Chronik/Österreich

"Oft sind die Täter Insider, denen es nicht ums Geld geht"

Red Bull verleiht Flügel. Und anscheinend beflügelt der Erfolg des Energy Drinks auch kriminelle Energie: Am Donnerstag gab der österreichische Getränkehersteller bekannt, dass man seit Wochen von Unbekannten erpresst werde (der KURIER berichtete). Die Erpresser drohen damit, die Deckel von Dosen mit „Kloakenwasser“ abzuwischen – die Konsumenten würden dadurch mit Krankheitserregern wie Hepatitis angesteckt werden.

Einzelne Dosen sollen bereits kontaminiert und in Umlauf gebracht worden sein, behaupten die Erpresser. In diesem Punkt gibt Red Bull aber Entwarnung: Sofortige Kontrollen hätten zu keinerlei Beanstandungen geführt, teilte man mit.

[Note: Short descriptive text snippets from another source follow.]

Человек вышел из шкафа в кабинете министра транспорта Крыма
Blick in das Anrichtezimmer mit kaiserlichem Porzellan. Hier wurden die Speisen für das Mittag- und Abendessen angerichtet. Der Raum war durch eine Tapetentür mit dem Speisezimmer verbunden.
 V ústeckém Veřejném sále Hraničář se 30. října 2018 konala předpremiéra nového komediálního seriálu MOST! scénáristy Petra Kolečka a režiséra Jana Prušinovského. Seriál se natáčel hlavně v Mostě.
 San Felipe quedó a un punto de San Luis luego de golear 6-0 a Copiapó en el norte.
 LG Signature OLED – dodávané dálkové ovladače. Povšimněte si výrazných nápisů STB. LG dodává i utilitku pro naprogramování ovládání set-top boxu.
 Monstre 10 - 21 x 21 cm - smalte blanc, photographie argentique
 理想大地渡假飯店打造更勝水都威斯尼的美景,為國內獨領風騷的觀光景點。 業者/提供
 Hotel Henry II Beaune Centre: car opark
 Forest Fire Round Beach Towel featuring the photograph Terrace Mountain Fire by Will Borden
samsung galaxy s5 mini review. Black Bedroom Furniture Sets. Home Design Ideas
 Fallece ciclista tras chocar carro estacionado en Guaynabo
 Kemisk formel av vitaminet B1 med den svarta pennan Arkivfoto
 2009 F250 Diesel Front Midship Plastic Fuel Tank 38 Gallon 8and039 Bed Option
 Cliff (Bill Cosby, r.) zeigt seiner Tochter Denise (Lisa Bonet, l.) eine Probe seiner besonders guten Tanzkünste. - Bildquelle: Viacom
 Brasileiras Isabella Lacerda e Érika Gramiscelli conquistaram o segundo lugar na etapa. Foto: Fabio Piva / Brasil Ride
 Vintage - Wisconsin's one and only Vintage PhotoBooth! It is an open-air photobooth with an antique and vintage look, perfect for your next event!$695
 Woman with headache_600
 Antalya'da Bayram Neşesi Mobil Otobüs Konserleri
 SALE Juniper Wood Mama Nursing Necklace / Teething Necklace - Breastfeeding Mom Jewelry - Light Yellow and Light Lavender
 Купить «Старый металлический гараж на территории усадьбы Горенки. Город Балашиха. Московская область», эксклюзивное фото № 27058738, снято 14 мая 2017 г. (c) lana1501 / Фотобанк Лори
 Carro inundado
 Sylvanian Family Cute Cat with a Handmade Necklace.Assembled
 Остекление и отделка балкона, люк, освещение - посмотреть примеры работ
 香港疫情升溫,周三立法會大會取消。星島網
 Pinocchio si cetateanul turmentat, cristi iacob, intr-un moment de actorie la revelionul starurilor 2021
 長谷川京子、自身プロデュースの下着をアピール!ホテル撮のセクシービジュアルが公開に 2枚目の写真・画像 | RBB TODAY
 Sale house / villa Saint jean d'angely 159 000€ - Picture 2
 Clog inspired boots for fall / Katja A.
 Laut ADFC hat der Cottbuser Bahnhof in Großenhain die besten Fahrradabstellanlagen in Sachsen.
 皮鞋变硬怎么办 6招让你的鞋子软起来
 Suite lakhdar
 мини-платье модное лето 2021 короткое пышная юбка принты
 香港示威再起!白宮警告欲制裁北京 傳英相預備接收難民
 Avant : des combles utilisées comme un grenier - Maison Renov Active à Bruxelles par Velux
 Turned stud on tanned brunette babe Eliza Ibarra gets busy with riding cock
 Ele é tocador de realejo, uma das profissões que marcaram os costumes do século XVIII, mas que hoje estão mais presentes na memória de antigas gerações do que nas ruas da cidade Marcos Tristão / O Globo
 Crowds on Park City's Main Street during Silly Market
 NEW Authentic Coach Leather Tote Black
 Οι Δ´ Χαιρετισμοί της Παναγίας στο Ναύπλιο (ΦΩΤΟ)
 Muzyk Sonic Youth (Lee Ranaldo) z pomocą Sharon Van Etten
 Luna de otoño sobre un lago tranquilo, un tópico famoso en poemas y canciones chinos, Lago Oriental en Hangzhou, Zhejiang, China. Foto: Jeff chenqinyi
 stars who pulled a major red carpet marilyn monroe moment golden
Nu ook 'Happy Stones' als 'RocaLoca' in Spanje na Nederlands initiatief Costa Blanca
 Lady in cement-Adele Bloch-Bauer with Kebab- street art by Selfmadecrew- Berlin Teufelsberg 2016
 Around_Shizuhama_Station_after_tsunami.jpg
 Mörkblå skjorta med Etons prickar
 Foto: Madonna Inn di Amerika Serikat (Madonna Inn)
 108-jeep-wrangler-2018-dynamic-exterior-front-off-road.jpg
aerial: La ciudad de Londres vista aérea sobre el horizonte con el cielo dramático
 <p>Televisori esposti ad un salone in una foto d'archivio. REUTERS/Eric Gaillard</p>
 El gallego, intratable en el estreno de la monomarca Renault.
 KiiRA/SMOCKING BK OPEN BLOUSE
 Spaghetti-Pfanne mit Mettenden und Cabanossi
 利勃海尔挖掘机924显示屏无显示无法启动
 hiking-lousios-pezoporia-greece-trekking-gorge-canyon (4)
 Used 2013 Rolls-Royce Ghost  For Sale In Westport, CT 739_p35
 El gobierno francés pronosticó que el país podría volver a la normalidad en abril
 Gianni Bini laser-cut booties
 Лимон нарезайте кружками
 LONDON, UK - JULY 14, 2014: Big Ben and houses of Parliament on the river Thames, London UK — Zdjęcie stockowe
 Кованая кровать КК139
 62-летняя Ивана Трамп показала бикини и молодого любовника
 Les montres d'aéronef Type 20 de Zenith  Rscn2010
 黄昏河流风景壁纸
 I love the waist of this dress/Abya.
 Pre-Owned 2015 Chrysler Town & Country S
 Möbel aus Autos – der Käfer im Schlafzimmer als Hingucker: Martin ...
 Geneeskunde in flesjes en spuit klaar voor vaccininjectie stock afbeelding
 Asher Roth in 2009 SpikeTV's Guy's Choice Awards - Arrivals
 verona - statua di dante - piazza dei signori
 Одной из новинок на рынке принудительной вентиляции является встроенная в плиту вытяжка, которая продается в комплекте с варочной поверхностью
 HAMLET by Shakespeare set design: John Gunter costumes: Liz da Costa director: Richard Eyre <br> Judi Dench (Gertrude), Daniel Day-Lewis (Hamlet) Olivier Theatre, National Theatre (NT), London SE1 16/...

Laut Salzburger Staatsanwaltschaft habe sich die konkrete Drohung nur gegen eine Filiale eines Lebensmittelhändlers in Wien gerichtet. Dem KURIER liegen aber Hinweise vor, wonach zumindest noch zwei Supermarkt-Filialen in Salzburg betroffen sein sollen.
Für die österreichische Lebensmittel-Kontrollbehörde Ages sind die in den Droh-eMails genannten Kolibakterien „im Prinzip harmlos. Das sind ganz normale Darmkeime, die jeder von uns hat“, sagte ein Ages-Sprecher.

"Nicht erpressbar"

Dass Lebensmittelhersteller oder Handelsketten erpresst werden, ist nicht neu: Im November 2012 verhaftete die Polizei in Thailand einen 61-jährigen Salzburger, der gedroht haben soll, mit Botox vergiftete Lebensmittel in Supermarktfilialen zu hinterlegen. Ungewöhnlich ist, dass ein Unternehmen damit an die Öffentlichkeit geht – und das ausgerechnet Red Bull, im Vergleich zu dessen Kommunikationspolitik die des Vatikans transparent ist, wie Kritiker ironisch feststellen. „Red Bull ist nicht und wird nie erpressbar sein“, teilte das Unternehmen kurz und bündig mit.

Für Christoph Jäger von der Wiener Detektei Jäger Sicherheitsmanagement war dies der „richtige Schritt“. Damit habe der Getränkehersteller den Erpressern das größte Druckmittel genommen – nämlich jenes der medialen Bekanntmachung. „Jetzt ist die Luft draußen, wie bei einer Dose, die vorher unter Druck stand“, sagt der Detektiv.

Bei Erpressung eines Unternehmens stünde am Anfang die Frage: Wer kommt als Täter in Betracht? Ein Insider oder ein Außenstehender? Denn laut Jäger sind oder waren die Täter häufig bei der erpressten Firma tätig. „Und oft geht es ihnen gar nicht ums Geld.“

Red Bull hat im Vorjahr mit 5,226 Milliarden Dosen weltweit um 12,8 Prozent mehr Energy-Drinks verkauft als 2011. Der Umsatz stieg – auch wegen Preiserhöhungen – um 15,9 Prozent auf 4,93 Milliarden Euro. Vor allem in Südafrika (+52 Prozent), Japan und Saudi-Arabien (Zuwächse von 51 bzw. 38 Prozent) kommen die Geschäfte in Fahrt.

Neben Westeuropa und USA nehmen die Salzburger nun verstärkt Brasilien, Japan, Indien und Südkorea ins Visier. Auf den Red-Bull-Geschmack sollen Konsumenten auch dank neuer Geschmacksrichtungen (Cranberry, Heidelbeere oder Limette) kommen. Red Bull ist in 165 Ländern vertreten und beschäftigt weltweit knapp 9000 Mitarbeiter.